Black-and-white magic of fictional images showcased

Denis Nedelsky and Andrey Shchukin present alternative reality in their exhibition project, attracting visitors to see their unusual exposition at Minsk’s National Art Museum

By Victor Mikhailov

First, let’s start by taking a small trip through history. In the 19th century, French painter Paul Delaroche reacted to the invention of photography by saying: ‘painting is dead’. Of course, he meant that paintings cannot rival photographs in their accuracy in reproducing objective reality. About fifty years later, the comparison became irrelevant, unforeseen by painters or photographers; 20th century avant-garde art embraced abstraction, denying that images must reflect reality at all. Moreover, any interrelations were denied regarding a picture and its object and, later, regarding form and content.

We can confidently say that photographs by Mr. Nedelsky and Mr. Shchukin are signs which are open to interpretation, with the audience invited to create their own understanding. Each work acquires a deeper reality the longer we ponder. Truly, the artists have inspired us to think beyond the literal, stirring a range of associations and interpretations.

The clearly defined central character of the series is a naked female figure — seen wearing a mask, in a chamber, in a mirror and fragmented, as if viewed through a kaleidoscope. The mask is a traditional ‘attribute’ of theatre and carnival, symbolising a facade, role playing and disguise, pretence and self-protection, deceit and anonymity. Accordingly, the wearer forfeits their identity. The photographers’ characters are hidden under the cover of masks…

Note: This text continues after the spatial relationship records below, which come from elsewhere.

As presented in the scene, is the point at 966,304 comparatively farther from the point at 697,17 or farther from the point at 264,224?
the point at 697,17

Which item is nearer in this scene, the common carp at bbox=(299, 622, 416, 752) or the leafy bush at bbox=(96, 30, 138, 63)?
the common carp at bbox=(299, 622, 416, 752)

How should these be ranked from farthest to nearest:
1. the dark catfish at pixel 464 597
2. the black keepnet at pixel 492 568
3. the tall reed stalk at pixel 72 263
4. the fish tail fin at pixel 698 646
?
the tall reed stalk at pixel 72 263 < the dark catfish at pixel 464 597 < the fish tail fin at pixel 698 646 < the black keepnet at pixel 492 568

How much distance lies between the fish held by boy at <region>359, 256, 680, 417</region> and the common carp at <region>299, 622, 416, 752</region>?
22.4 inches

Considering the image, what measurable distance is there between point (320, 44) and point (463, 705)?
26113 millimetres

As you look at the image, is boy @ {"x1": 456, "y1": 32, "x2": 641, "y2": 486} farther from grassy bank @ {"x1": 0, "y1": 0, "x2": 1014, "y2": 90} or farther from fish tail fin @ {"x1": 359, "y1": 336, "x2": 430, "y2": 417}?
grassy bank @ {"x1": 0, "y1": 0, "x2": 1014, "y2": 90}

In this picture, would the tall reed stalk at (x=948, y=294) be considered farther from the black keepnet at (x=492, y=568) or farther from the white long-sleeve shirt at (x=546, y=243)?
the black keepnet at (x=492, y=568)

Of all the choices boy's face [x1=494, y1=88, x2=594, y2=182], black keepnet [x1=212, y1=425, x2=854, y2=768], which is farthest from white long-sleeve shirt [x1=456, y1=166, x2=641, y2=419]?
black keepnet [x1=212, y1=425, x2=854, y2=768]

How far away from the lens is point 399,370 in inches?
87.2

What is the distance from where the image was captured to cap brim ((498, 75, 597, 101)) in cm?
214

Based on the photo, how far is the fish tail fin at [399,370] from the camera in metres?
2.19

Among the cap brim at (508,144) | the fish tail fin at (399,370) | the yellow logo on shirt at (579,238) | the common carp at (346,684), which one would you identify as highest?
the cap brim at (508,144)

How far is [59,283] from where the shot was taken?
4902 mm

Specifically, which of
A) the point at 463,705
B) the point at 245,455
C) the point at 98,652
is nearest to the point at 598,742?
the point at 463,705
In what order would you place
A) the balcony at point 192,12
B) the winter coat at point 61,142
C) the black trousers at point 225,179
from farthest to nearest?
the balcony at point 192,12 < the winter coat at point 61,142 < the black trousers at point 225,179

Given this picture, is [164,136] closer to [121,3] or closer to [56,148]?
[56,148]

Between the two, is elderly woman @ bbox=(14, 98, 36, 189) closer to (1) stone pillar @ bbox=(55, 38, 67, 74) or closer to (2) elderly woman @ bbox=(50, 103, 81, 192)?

The exhibition space is impersonal, with no extraneous decoration, creating an artificial environment; this can be perceived as a ‘chamber’ and ‘staged’, setting a neutral background for performances. Where mirrors and kaleidoscopes are used, the chamber can become an active element of the performance. Of course, mirrors reflect reality, while enhancing the sense of space; they can also multiply reality while producing exact copies in reverse. At a symbolic level, there is some ambiguity, since mirrors both deceive (creating a fictional reality) and show the ‘reverse’ of an image. There are also associations with the underworld, inspiring irrational and unconscious human fears. In various ways, mirrors are actually detached from reality. The exhibited works primarily display links between mirrors and the soul: a ‘wandering association’, being transnational, moving from one time to another, vividly seen in the photomontages.

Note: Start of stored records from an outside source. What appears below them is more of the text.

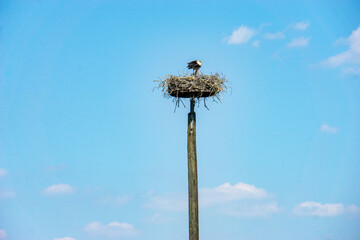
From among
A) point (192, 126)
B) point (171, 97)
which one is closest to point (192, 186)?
point (192, 126)

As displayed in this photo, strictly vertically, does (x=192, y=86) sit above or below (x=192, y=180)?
above

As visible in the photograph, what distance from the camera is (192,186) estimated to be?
31.2 ft

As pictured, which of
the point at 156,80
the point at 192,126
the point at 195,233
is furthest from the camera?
the point at 156,80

The authors figuratively interpret that a broken mirror symbolises the destruction of life and order, the breakdown of relationships, with chaos giving birth to fragmentation. Visual signs are abstract, perceived as ornamentation or as a kaleidoscope. However, the latter is no random scattering of multi-coloured glass; it shows the fragmentation of a human figure, deconstructed to its base elements.

Generalising, we see nothing but an imaginary post-modernist picture of the world: a sphere of ‘intimate mythology’ alongside accumulated experience of artistic speech and bright, unexpected images.